I would definitely get the Walmart LED boat lights from Atwood and keep them in a dry bag, if you caught out after dark it will help other boats see you and understand your direction, you also need a couple good LED flashlights for seeing ahead at night, it gets very dark.
The current mostly follows the channels, there is little to no current in the backwaters, so don't count on the current too much. There are tons of islands that you can camp on, but you need to map them all out in advance (nine mile Island just south of Dubuque IA was our favorite place to camp, I just don't recall any others right now.
Another reason for the sidekick AMA's is you can strap a tent and some gear sideways across them so you can preserve your inside storage for things that have to stay dry. I have been out in the Mississippi during storms and high winds and it can get as rough as the ocean (where we usually go), and it often comes up fast with little warning.

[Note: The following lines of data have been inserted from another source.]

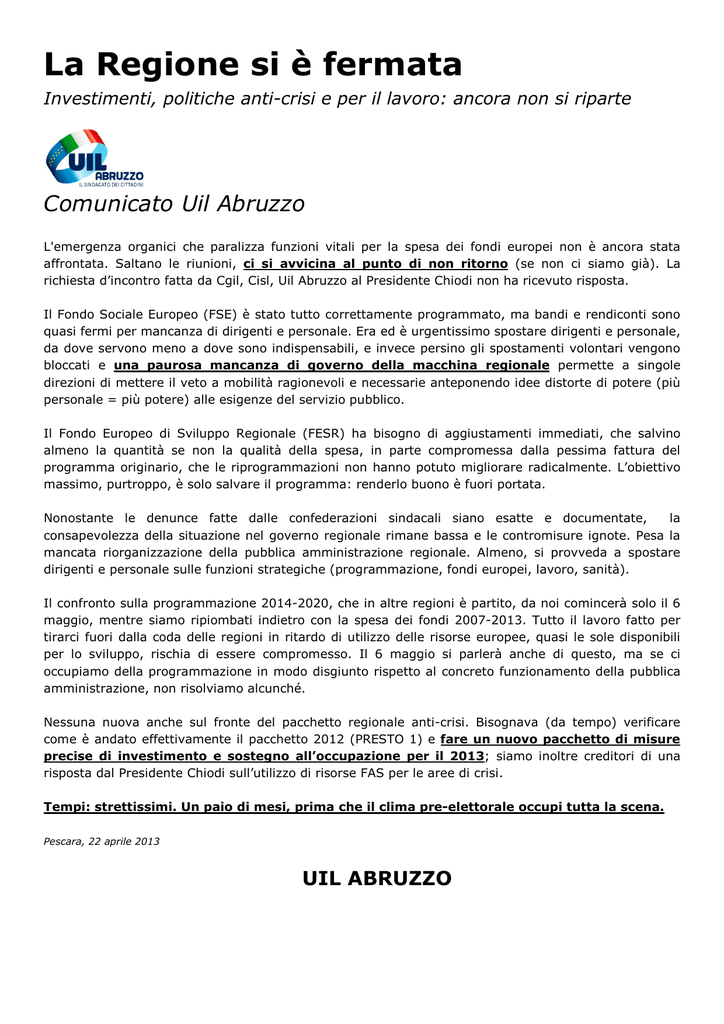 La Regione si è fermata

Investimenti, politiche anti-crisi e per il lavoro: ancora non si riparte

UIL ABRUZZO IL SINDACATO DEI CITTADINI

Comunicato Uil Abruzzo

L'emergenza organici che paralizza funzioni vitali per la spesa dei fondi europei non è ancora stata affrontata. Saltano le riunioni, ci si avvicina al punto di non ritorno (se non ci siamo già). La richiesta d'incontro fatta da Cgil, Cisl, Uil Abruzzo al Presidente Chiodi non ha ricevuto risposta.

Il Fondo Sociale Europeo (FSE) è stato tutto correttamente programmato, ma bandi e rendiconti sono quasi fermi per mancanza di dirigenti e personale. Era ed è urgentissimo spostare dirigenti e personale, da dove servono meno a dove sono indispensabili, e invece persino gli spostamenti volontari vengono bloccati e una paurosa mancanza di governo della macchina regionale permette a singole direzioni di mettere il veto a mobilità ragionevoli e necessarie anteponendo idee distorte di potere (più personale = più potere) alle esigenze del servizio pubblico.

Il Fondo Europeo di Sviluppo Regionale (FESR) ha bisogno di aggiustamenti immediati, che salvino almeno la quantità se non la qualità della spesa, in parte compromessa dalla pessima fattura del programma originario, che le riprogrammazioni non hanno potuto migliorare radicalmente. L'obiettivo massimo, purtroppo, è solo salvare il programma: renderlo buono è fuori portata.

Nonostante le denunce fatte dalle confederazioni sindacali siano esatte e documentate, la consapevolezza della situazione nel governo regionale rimane bassa e le contromisure ignote. Pesa la mancata riorganizzazione della pubblica amministrazione regionale. Almeno, si provveda a spostare dirigenti e personale sulle funzioni strategiche (programmazione, fondi europei, lavoro, sanità).

Il confronto sulla programmazione 2014-2020, che in altre regioni è partito, da noi comincerà solo il 6 maggio, mentre siamo ripiombati indietro con la spesa dei fondi 2007-2013. Tutto il lavoro fatto per tirarci fuori dalla coda delle regioni in ritardo di utilizzo delle risorse europee, quasi le sole disponibili per lo sviluppo, rischia di essere compromesso. Il 6 maggio si parlerà anche di questo, ma se ci occupiamo della programmazione in modo disgiunto rispetto al concreto funzionamento della pubblica amministrazione, non risolviamo alcunché.

Nessuna nuova anche sul fronte del pacchetto regionale anti-crisi. Bisognava (da tempo) verificare come è andato effettivamente il pacchetto 2012 (PRESTO 1) e fare un nuovo pacchetto di misure precise di investimento e sostegno all'occupazione per il 2013; siamo inoltre creditori di una risposta dal Presidente Chiodi sull'utilizzo di risorse FAS per le aree di crisi.

Tempi: strettissimi. Un paio di mesi, prima che il clima pre-elettorale occupi tutta la scena.

Pescara, 22 aprile 2013

UIL ABRUZZO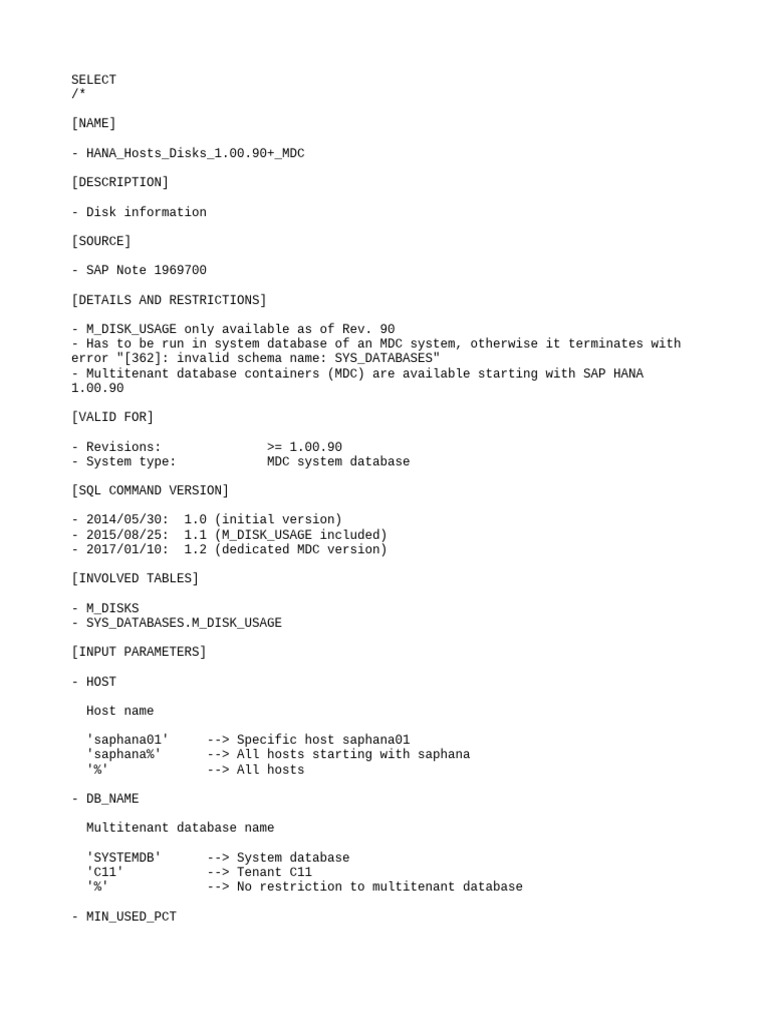 SELECT
/*

[NAME]

- HANA_Hosts_Disks_1.00.90+_MDC

[DESCRIPTION]

- Disk information

[SOURCE]

- SAP Note 1969700

[DETAILS AND RESTRICTIONS]

- M_DISK_USAGE only available as of Rev. 90
- Has to be run in system database of an MDC system, otherwise it terminates with error "[362]: invalid schema name: SYS_DATABASES"
- Multitenant database containers (MDC) are available starting with SAP HANA 1.00.90

[VALID FOR]

- Revisions: >= 1.00.90
- System type: MDC system database

[SQL COMMAND VERSION]

- 2014/05/30: 1.0 (initial version)
- 2015/08/25: 1.1 (M_DISK_USAGE included)
- 2017/01/10: 1.2 (dedicated MDC version)

[INVOLVED TABLES]

- M_DISKS
- SYS_DATABASES.M_DISK_USAGE

[INPUT PARAMETERS]

- HOST

Host name

'saphana01' --> Specific host saphana01
'saphana%' --> All hosts starting with saphana
'%' --> All hosts

- DB_NAME

Multitenant database name

'SYSTEMDB' --> System database
'C11' --> Tenant C11
'%' --> No restriction to multitenant database

- MIN_USED_PCT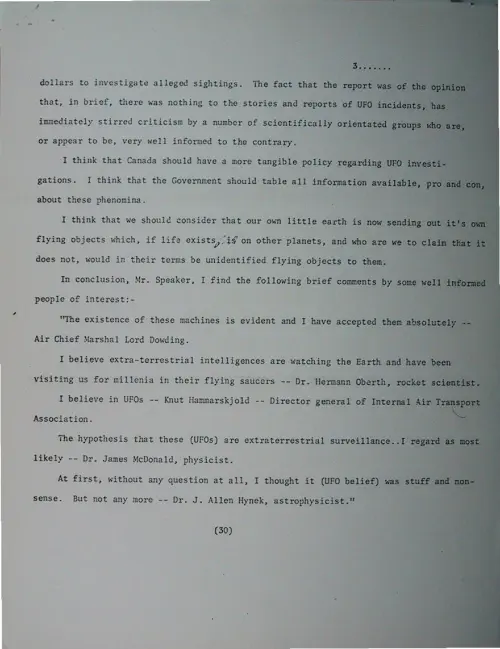 3.......

dollars to investigate alleged sightings. The fact that the report was of the opinion that, in brief, there was nothing to the stories and reports of UFO incidents, has immediately stirred criticism by a number of scientifically orientated groups who are, or appear to be, very well informed to the contrary.

I think that Canada should have a more tangible policy regarding UFO investigations. I think that the Government should table all information available, pro and con, about these phenomina.

I think that we should consider that our own little earth is now sending out it's own flying objects which, if life exists, is on other planets, and who are we to claim that it does not, would in their terms be unidentified flying objects to them.

In conclusion, Mr. Speaker, I find the following brief comments by some well informed people of interest:-

"The existence of these machines is evident and I have accepted them absolutely -- Air Chief Marshal Lord Dowding.

I believe extra-terrestrial intelligences are watching the Earth and have been visiting us for millenia in their flying saucers -- Dr. Hermann Oberth, rocket scientist.

I believe in UFOs -- Knut Hammarskjold -- Director general of Internal Air Transport Association.

The hypothesis that these (UFOs) are extraterrestrial surveillance..I regard as most likely -- Dr. James McDonald, physicist.

At first, without any question at all, I thought it (UFO belief) was stuff and nonsense. But not any more -- Dr. J. Allen Hynek, astrophysicist."

(30)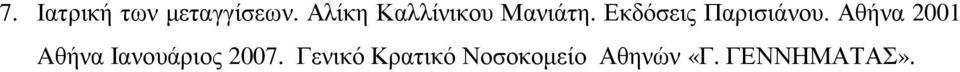 7. Ιατρική των μεταγγίσεων. Αλίκη Καλλίνικου Μανιάτη. Εκδόσεις Παρισιάνου. Αθήνα 2001

Αθήνα Ιανουάριος 2007. Γενικό Κρατικό Νοσοκομείο Αθηνών «Γ. ΓΕΝΝΗΜΑΤΑΣ».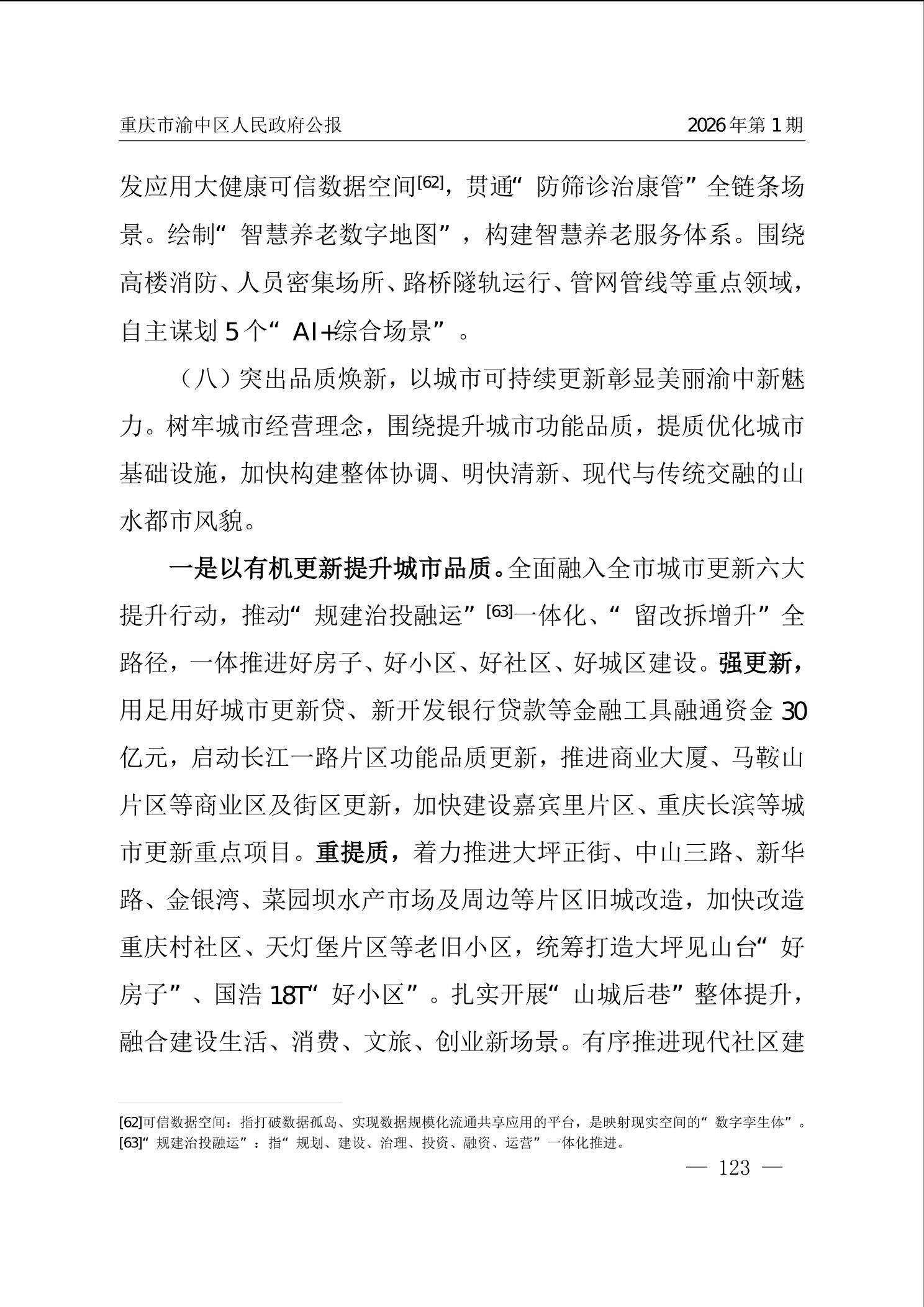 重庆市渝中区人民政府公报 2026年第1期

发应用大健康可信数据空间[62]，贯通“防筛诊治康管”全链条场景。绘制“智慧养老数字地图”，构建智慧养老服务体系。围绕高楼消防、人员密集场所、路桥隧轨运行、管网管线等重点领域，自主谋划5个“AI+综合场景”。

（八）突出品质焕新，以城市可持续更新彰显美丽渝中新魅力。树牢城市经营理念，围绕提升城市功能品质，提质优化城市基础设施，加快构建整体协调、明快清新、现代与传统交融的山水都市风貌。

一是以有机更新提升城市品质。全面融入全市城市更新六大提升行动，推动“规建治投融运”[63]一体化、“留改拆增升”全路径，一体推进好房子、好小区、好社区、好城区建设。强更新，用足用好城市更新贷、新开发银行贷款等金融工具融通资金30亿元，启动长江一路片区功能品质更新，推进商业大厦、马鞍山片区等商业区及街区更新，加快建设嘉宾里片区、重庆长滨等城市更新重点项目。重提质，着力推进大坪正街、中山三路、新华路、金银湾、菜园坝水产市场及周边等片区旧城改造，加快改造重庆村社区、天灯堡片区等老旧小区，统筹打造大坪见山台“好房子”、国浩18T“好小区”。扎实开展“山城后巷”整体提升，融合建设生活、消费、文旅、创业新场景。有序推进现代社区建

[62]可信数据空间：指打破数据孤岛、实现数据规模化流通共享应用的平台，是映射现实空间的“数字孪生体”。
[63]“规建治投融运”：指“规划、建设、治理、投资、融资、运营”一体化推进。

— 123 —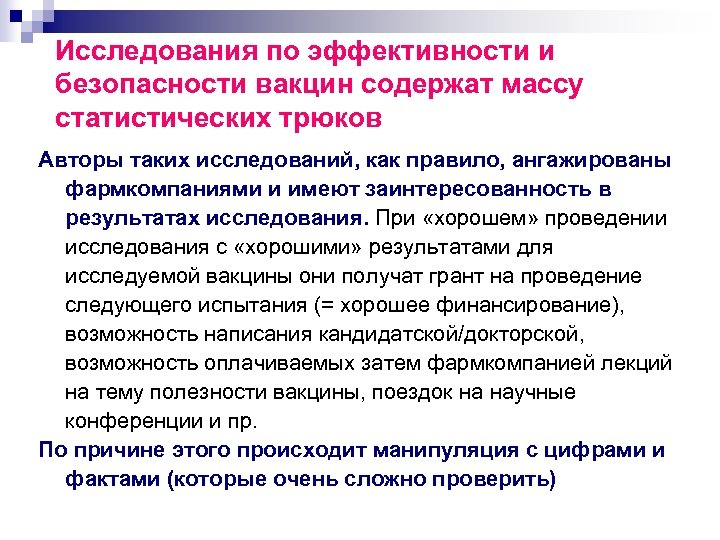 Исследования по эффективности и безопасности вакцин содержат массу статистических трюков

Авторы таких исследований, как правило, ангажированы фармкомпаниями и имеют заинтересованность в результатах исследования. При «хорошем» проведении исследования с «хорошими» результатами для исследуемой вакцины они получат грант на проведение следующего испытания (= хорошее финансирование), возможность написания кандидатской/докторской, возможность оплачиваемых затем фармкомпанией лекций на тему полезности вакцины, поездок на научные конференции и пр.

По причине этого происходит манипуляция с цифрами и фактами (которые очень сложно проверить)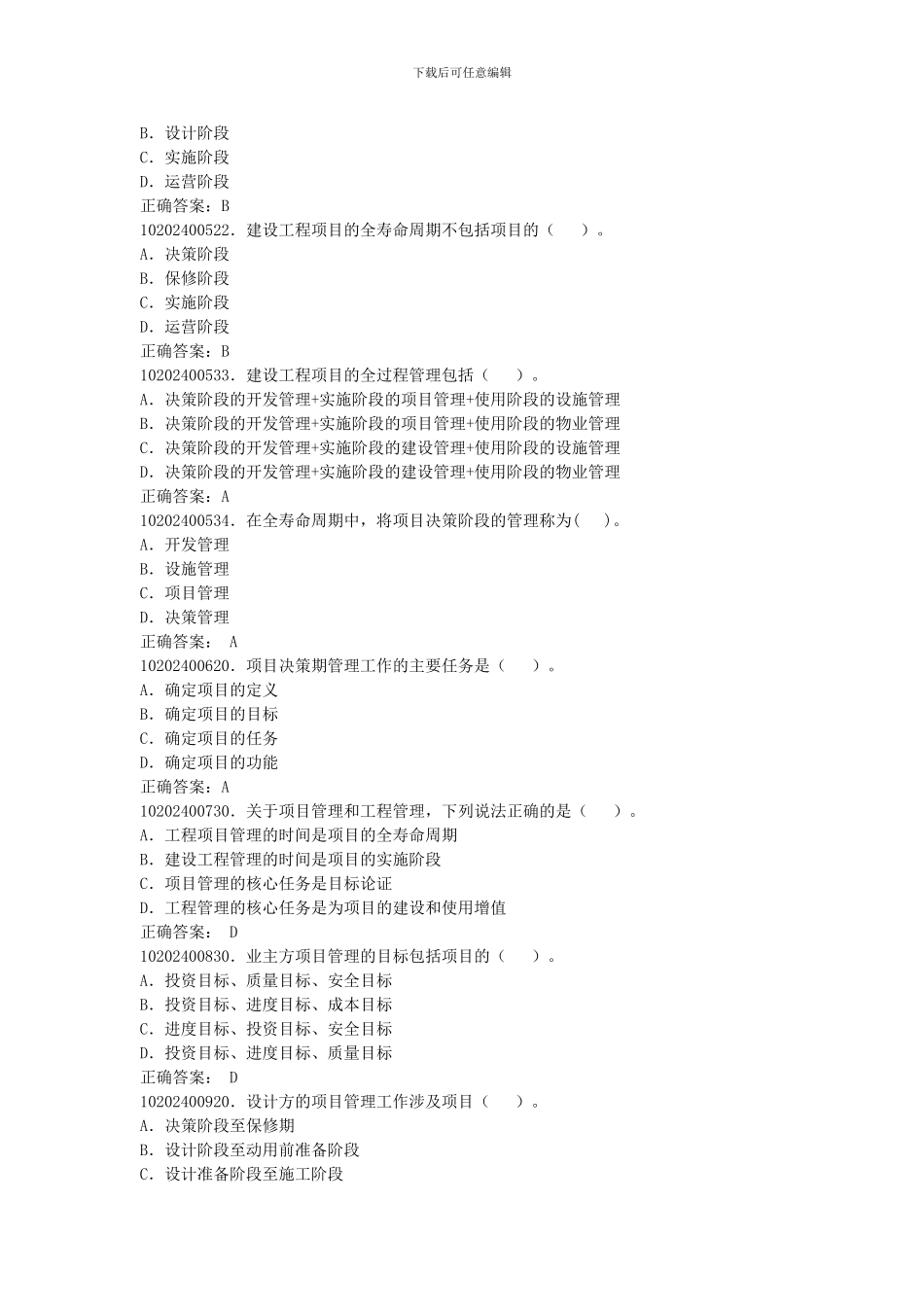 下载后可任意编辑

B. 设计阶段
C. 实施阶段
D. 运营阶段
正确答案：B
10202400522. 建设工程项目的全寿命周期不包括项目的（　）。
A. 决策阶段
B. 保修阶段
C. 实施阶段
D. 运营阶段
正确答案：B
10202400533. 建设工程项目的全过程管理包括（　）。
A. 决策阶段的开发管理+实施阶段的项目管理+使用阶段的设施管理
B. 决策阶段的开发管理+实施阶段的项目管理+使用阶段的物业管理
C. 决策阶段的开发管理+实施阶段的建设管理+使用阶段的设施管理
D. 决策阶段的开发管理+实施阶段的建设管理+使用阶段的物业管理
正确答案：A
10202400534. 在全寿命周期中，将项目决策阶段的管理称为(　)。
A. 开发管理
B. 设施管理
C. 项目管理
D. 决策管理
正确答案： A
10202400620. 项目决策期管理工作的主要任务是（　）。
A. 确定项目的定义
B. 确定项目的目标
C. 确定项目的任务
D. 确定项目的功能
正确答案：A
10202400730. 关于项目管理和工程管理，下列说法正确的是（　）。
A. 工程项目管理的时间是项目的全寿命周期
B. 建设工程管理的时间是项目的实施阶段
C. 项目管理的核心任务是目标论证
D. 工程管理的核心任务是为项目的建设和使用增值
正确答案： D
10202400830. 业主方项目管理的目标包括项目的（　）。
A. 投资目标、质量目标、安全目标
B. 投资目标、进度目标、成本目标
C. 进度目标、投资目标、安全目标
D. 投资目标、进度目标、质量目标
正确答案： D
10202400920. 设计方的项目管理工作涉及项目（　）。
A. 决策阶段至保修期
B. 设计阶段至动用前准备阶段
C. 设计准备阶段至施工阶段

The wind mostly comes from the west so the sail kit I think will help you at times if you follow the east bank, I used to have a sunfish sailboat and used it on the Mississippi, it worked quite well.
Most marina's will let you stay the night (at least they used to), and since your not needing a slip, they shouldn't charge you.
I'm jealous, a trip like your taking is on my bucket list, but I'm not sure I would want to go all the way to the delta (really hot there in the summer).
The area from St Paul to Dubuque is in my opinion the prettiest part of the river, with the area around La Crosse being the Crown jewel.